> _What you need to do_:
According to the forum post about BSD and the 1-800-ITS-UNIX phone number, how long did AT&T's lawsuit take to settle?

> _Text section_:
--------------------

# BSDs 'lost' just because of this phone number 1-800-ITS-UNIX



## vermaden (Nov 22, 2011)

ARTICLE: http://rtemsramblings.blogspot.com/2011/11/minix-versus-linux-versus-bsd.html



> The reason MINIX 3 didn't dominate the world has to do with one mistake I made about 1992. At that time I thought BSD was going to take over the world. It was a mature and stable system. I didn't see any point in competing with it, so I focused MINIX on education. Four of the BSD guys had just formed a company to sell BSD commercially. They even had a nice phone number: 1-800-ITS-UNIX. That phone number did them and me in. AT&T sued them over the phone number and the lawsuit took 3 years to settle. That was precisely the period Linux was launched and BSD was frozen due to the lawsuit. By the time it was settled, Linux had taken off. My mistake was not to realize the lawsuit would take so long and cripple BSD. If AT&T had not brought suit (or better yet, bought BSDI), Linux would never have become popular at all and BSD would dominate the world.

--------------------

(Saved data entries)
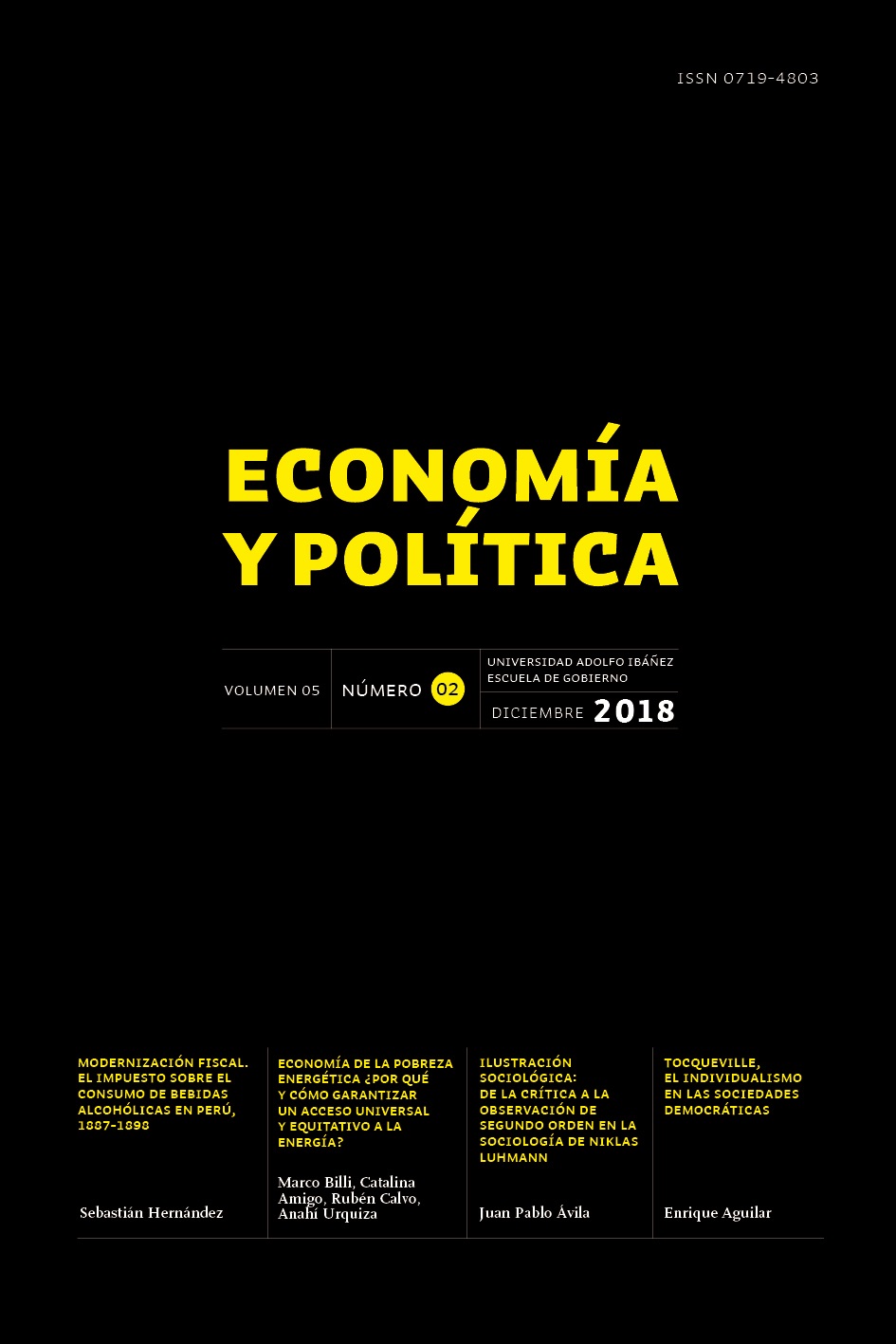 ISSN 0719-4803

ECONOMÍA Y POLÍTICA

VOLUMEN 05

NÚMERO 02

UNIVERSIDAD ADOLFO IBÁÑEZ
ESCUELA DE GOBIERNO

DICIEMBRE 2018

MODERNIZACIÓN FISCAL. EL IMPUESTO SOBRE EL CONSUMO DE BEBIDAS ALCOHÓLICAS EN PERÚ, 1887-1898

Sebastián Hernández

ECONOMÍA DE LA POBREZA ENERGÉTICA ¿POR QUÉ Y CÓMO GARANTIZAR UN ACCESO UNIVERSAL Y EQUITATIVO A LA ENERGÍA?

Marco Billi, Catalina Amigo, Rubén Calvo, Anahí Urquiza

ILUSTRACIÓN SOCIOLÓGICA: DE LA CRÍTICA A LA OBSERVACIÓN DE SEGUNDO ORDEN EN LA SOCIOLOGÍA DE NIKLAS LUHMANN

Juan Pablo Ávila

TOCQUEVILLE, EL INDIVIDUALISMO EN LAS SOCIEDADES DEMOCRÁTICAS

Enrique Aguilar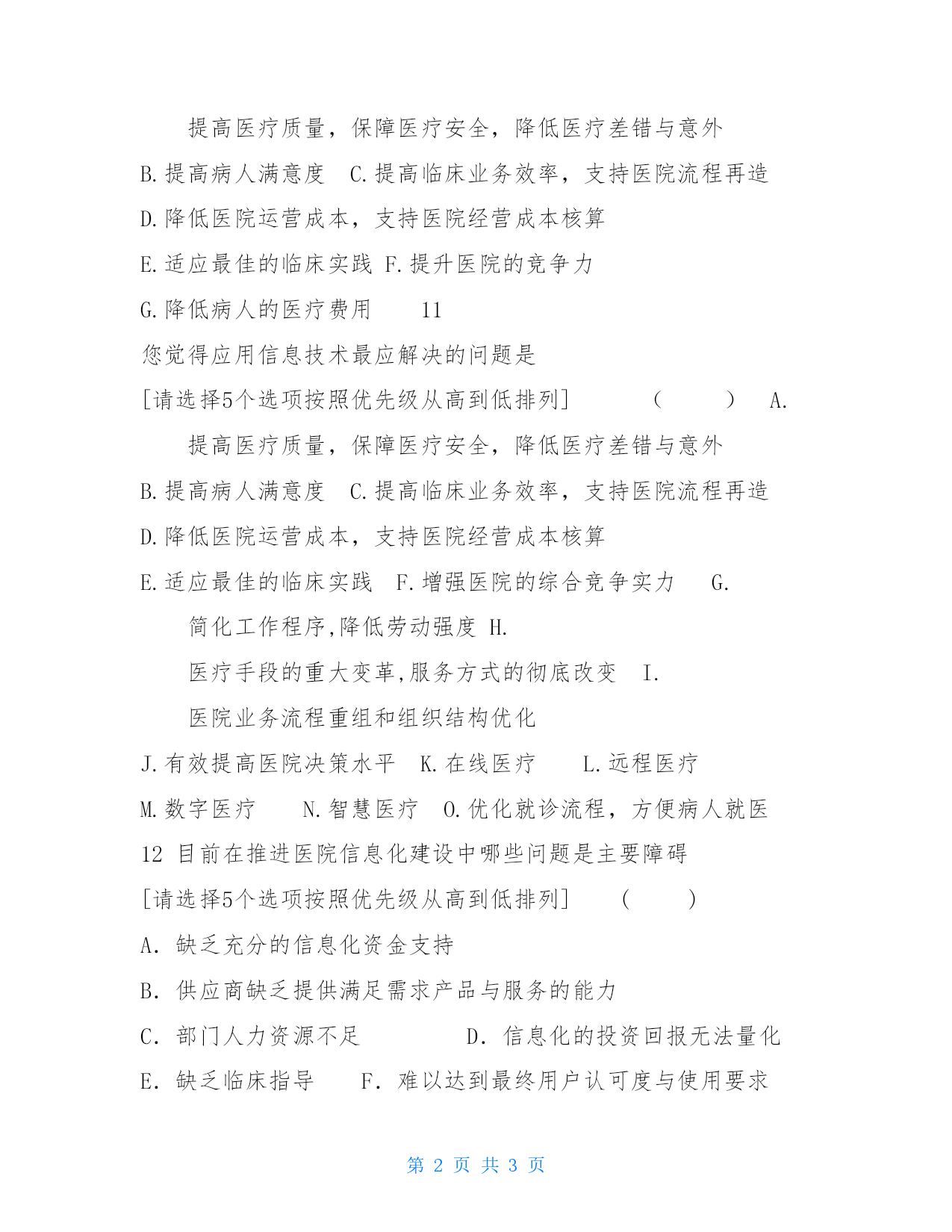 提高医疗质量，保障医疗安全，降低医疗差错与意外

B.提高病人满意度　C.提高临床业务效率，支持医院流程再造

D.降低医院运营成本，支持医院经营成本核算

E.适应最佳的临床实践 F.提升医院的竞争力

G.降低病人的医疗费用　　11

您觉得应用信息技术最应解决的问题是

[请选择5个选项按照优先级从高到低排列]　　（　　）　A.

提高医疗质量，保障医疗安全，降低医疗差错与意外

B.提高病人满意度　C.提高临床业务效率，支持医院流程再造

D.降低医院运营成本，支持医院经营成本核算

E.适应最佳的临床实践　F.增强医院的综合竞争实力　G.

简化工作程序,降低劳动强度 H.

医疗手段的重大变革,服务方式的彻底改变　I.

医院业务流程重组和组织结构优化

J.有效提高医院决策水平　K.在线医疗　　L.远程医疗

M.数字医疗　　N.智慧医疗　O.优化就诊流程，方便病人就医

12 目前在推进医院信息化建设中哪些问题是主要障碍

[请选择5个选项按照优先级从高到低排列]　（　　）

A. 缺乏充分的信息化资金支持

B. 供应商缺乏提供满足需求产品与服务的能力

C. 部门人力资源不足　　　　D. 信息化的投资回报无法量化

E. 缺乏临床指导　　F. 难以达到最终用户认可度与使用要求

第 2 页 共 3 页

--------------------

> _Finished exercise_:
Three years.